The initial stage is where you are amazed at the quantity of alcohol you can consume. That is often more than your friends and companions and leads you to boast about your capacity. When you drink to excess, you imagine yourself to be wealthy, go on careless spending sprees and are carefree in showing off your achievements.
1. Drinking “to relax”.
2. Drinking to relieve you of all tension, stress or mental fatigue.
3. Emptying all available bottles and cans to avoid wastage.
4. Always on the lookout for opportunities to drink.
5. Gradual increase in the quantity you can and do drink.
This is still an early part of alcoholism. You can mend your ways but only if you choose to do so. However, you are at crossroads and you need a strong mind and body to pull yourself back.
1. Frequent blackouts, similar to amnesia, occur during drinking sessions. Although you are normal, you cannot later recall anything about what you said or did – or even places you visited. This is not connected with loss of consciousness.

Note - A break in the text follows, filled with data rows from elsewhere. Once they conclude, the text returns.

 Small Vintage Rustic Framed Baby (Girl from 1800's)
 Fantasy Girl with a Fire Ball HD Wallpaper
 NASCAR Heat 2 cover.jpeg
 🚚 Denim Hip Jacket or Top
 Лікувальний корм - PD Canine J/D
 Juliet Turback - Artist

2. You swallow your first couple of drinks very quickly.
3. You drink extra alcohol ‘on the sly’ at parties and social gatherings or have a few gulps before or during events without the knowledge of others there.
4. You seem to develop an inner feeling of guilt about your drinking habits and you avoid any discussion about drinks or drinking.

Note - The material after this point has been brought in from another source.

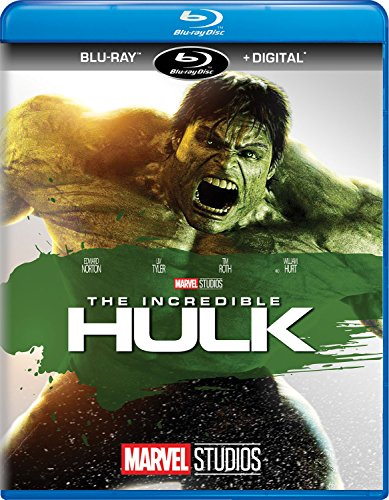 Blu-ray : The Incredible Hulk (Blu-ray)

This stage is the beginning of full addiction. You lose control over your drinking. Until now, you could stop whenever you wanted to. Now, it is very much harder even impossible, although you started with an intention to just have a few drinks. This is the dangerous stage leading to total defeat.
1. Making excuses for your increased and frequent drinking.
2. Inability to control your drinking.
3. Avoiding meeting family, friends and close colleagues as you are unable to honor your repeated promises to them that you would quit drinking.
4. Aggressive behavior.
5. Neglecting food, increasing the damage to your body and general health.
6. Losing interest in work, causing employment and money problems.
7. Acute necessity to have early morning drinks and lowered tolerance of alcohol.
This is the final stage.
Until now, you could choose to start or not start with the first drink. Now you cannot stop drinking. You must drink. Until this chronic stage, you might manage your job and other commitments. Now, you drink through all your waking hours. Hangovers are persistent and pronounced. You cannot start even one day without a drink and time-keeping is poor, so your morning may begin at any odd hour.
1. Drinking mania with long periods of intoxication.
2. Deterioration of moral values with lack of logical thinking.
3. Indescribable fears. vague feelings and thoughts.
4. Long hours of total blackout.
Alcoholism may not necessarily follow the given order but inevitably leads to death or serious impairment without proper medical attention and rehabilitation.
These are the four stages of alcoholism but alcohol depression kicks in right after the first stage and goes along the last stage.